目的 1
レコードのうち「the scene shown?」を含む行から最後までを、「fingernail」をすべて「nail」に変え、ほかは一切変えずに書き直してください。

━━━━━ 課題文

交流人口の増加やIターン希望者の理由が明確になっていないことなどは町にとって喫緊の課題となっています。
「どうしても島内視点の情報発信になってしまう。島外視点で大崎上島町の魅力を整理して、どのように島外に届けるのか。これが解決すべき課題です。」
森下様からのお話を聞き、客観的視点から見た情報発信の重要性を感じる生徒たち。
さらに、大崎上島町観光協会事務局長 南和希様より、情報発信のプロとしてオリエンテーションをしていただきました。
「モノ消費」から「コト消費」への変化など観光市場でのニーズは常に多様化しており、生き残っていくには市場への対応が必須であるとのこと。
生徒たちは目に見えない空気感、交流、圧倒的感情など現代における観光業のキーワードを学びました。
そして、8名のN高生に与えられたミッション。
「体験を通して、自分達の感覚で大崎上島町の目に見えない魅力の秘密を言葉にする」
5日間の体験で、生徒たちはこのミッションに挑みます。


【レモン収穫&加工体験】
竹原や大崎上島を含む一帯は、日本有数のレモンの収穫量を誇ります。有機栽培によって生み出される国産レモンはとても香り高く、皮まで安心して食べることができ、レモンジャムなど多くの加工食品としての利用もされています。
今回は、大崎上島町でレモン農家を営む岩崎さんご夫妻にお世話になり、実際にレモンの収穫と加工の体験をさせていただきました。岩崎さんご夫妻は、大阪からのIターン移住です。
N高生は、岩崎さんにレモンの選び方から収穫の基礎を学び、ジャムづくりのため黄色のカゴ一杯にレモンを収穫していきます。
11月から12月上旬はレモンの旬と言われ、緑色のレモンが黄色に色づき始めます。
「緑色のレモンは香り高く、黄色のレモンは果肉をジャムなどに利用します」
レモンの知識を得ながら、収穫を進めるN高生。
50kgものレモンを収穫した後は、加工場に移動してレモンジャムづくりに挑戦しました。
お菓子作りが趣味のN高生もいれば、包丁を持ったことがないN高生もいる中、岩崎さんに包丁の持ち方から教わり、レモンの皮を剥き、輪切りにし、じっくりと鍋でグラニュー糖とともに煮込んでいきます。

━━━━━━━━━━
━━━━━ 対象レコード

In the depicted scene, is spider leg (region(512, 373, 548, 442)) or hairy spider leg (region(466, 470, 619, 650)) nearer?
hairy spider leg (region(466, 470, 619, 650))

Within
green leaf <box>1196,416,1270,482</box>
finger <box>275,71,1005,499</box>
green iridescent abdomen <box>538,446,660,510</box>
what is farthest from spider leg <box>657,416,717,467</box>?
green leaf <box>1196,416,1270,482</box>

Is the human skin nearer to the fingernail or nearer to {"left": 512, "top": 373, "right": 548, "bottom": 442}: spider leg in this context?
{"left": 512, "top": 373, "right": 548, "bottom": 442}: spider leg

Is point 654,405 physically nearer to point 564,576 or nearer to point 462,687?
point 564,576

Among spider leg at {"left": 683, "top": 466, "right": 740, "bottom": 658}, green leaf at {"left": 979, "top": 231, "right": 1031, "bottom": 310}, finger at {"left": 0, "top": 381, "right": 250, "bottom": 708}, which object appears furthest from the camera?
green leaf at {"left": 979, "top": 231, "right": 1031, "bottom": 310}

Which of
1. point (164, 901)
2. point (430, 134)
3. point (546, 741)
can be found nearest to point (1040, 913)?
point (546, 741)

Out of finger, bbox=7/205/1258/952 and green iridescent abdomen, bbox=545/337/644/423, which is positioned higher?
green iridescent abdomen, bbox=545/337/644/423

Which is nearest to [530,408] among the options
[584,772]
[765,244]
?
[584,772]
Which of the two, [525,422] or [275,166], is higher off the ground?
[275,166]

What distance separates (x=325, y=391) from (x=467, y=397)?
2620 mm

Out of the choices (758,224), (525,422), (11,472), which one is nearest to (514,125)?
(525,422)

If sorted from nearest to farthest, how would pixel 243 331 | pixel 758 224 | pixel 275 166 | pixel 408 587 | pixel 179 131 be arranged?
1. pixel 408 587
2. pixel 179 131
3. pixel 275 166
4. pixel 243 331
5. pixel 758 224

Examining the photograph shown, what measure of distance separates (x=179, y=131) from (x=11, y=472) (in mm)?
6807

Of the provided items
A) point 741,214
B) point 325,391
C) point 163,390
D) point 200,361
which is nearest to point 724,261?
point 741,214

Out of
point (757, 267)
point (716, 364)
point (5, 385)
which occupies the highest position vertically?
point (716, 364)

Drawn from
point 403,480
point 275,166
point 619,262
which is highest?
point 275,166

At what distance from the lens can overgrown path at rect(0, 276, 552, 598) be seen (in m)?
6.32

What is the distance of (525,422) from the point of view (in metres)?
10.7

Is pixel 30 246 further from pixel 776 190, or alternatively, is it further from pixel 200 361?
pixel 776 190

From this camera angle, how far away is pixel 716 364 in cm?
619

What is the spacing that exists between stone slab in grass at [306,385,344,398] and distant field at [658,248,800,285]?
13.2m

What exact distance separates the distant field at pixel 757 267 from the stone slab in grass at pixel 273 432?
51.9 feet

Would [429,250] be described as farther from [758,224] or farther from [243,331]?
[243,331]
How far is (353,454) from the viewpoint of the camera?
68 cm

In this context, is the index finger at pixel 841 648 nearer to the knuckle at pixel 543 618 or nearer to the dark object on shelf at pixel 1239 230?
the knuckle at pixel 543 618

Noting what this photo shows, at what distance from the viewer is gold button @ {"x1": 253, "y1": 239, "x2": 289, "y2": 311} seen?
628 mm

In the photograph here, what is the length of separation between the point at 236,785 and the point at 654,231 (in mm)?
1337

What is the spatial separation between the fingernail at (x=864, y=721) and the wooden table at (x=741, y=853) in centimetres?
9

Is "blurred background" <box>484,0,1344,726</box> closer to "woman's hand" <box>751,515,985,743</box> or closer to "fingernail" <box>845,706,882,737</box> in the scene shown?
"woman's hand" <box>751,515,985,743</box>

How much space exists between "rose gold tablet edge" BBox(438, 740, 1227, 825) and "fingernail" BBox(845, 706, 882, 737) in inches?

━━━━━━━━━━

目的 2
課題文によると、レモン農家の岩崎さんご夫妻はどこから移住してきましたか。

解答全文 1
Is "blurred background" <box>484,0,1344,726</box> closer to "woman's hand" <box>751,515,985,743</box> or closer to "nail" <box>845,706,882,737</box> in the scene shown?
"woman's hand" <box>751,515,985,743</box>

How much space exists between "rose gold tablet edge" BBox(438, 740, 1227, 825) and "nail" BBox(845, 706, 882, 737) in inches?

解答全文 2
大阪からのIターン移住です。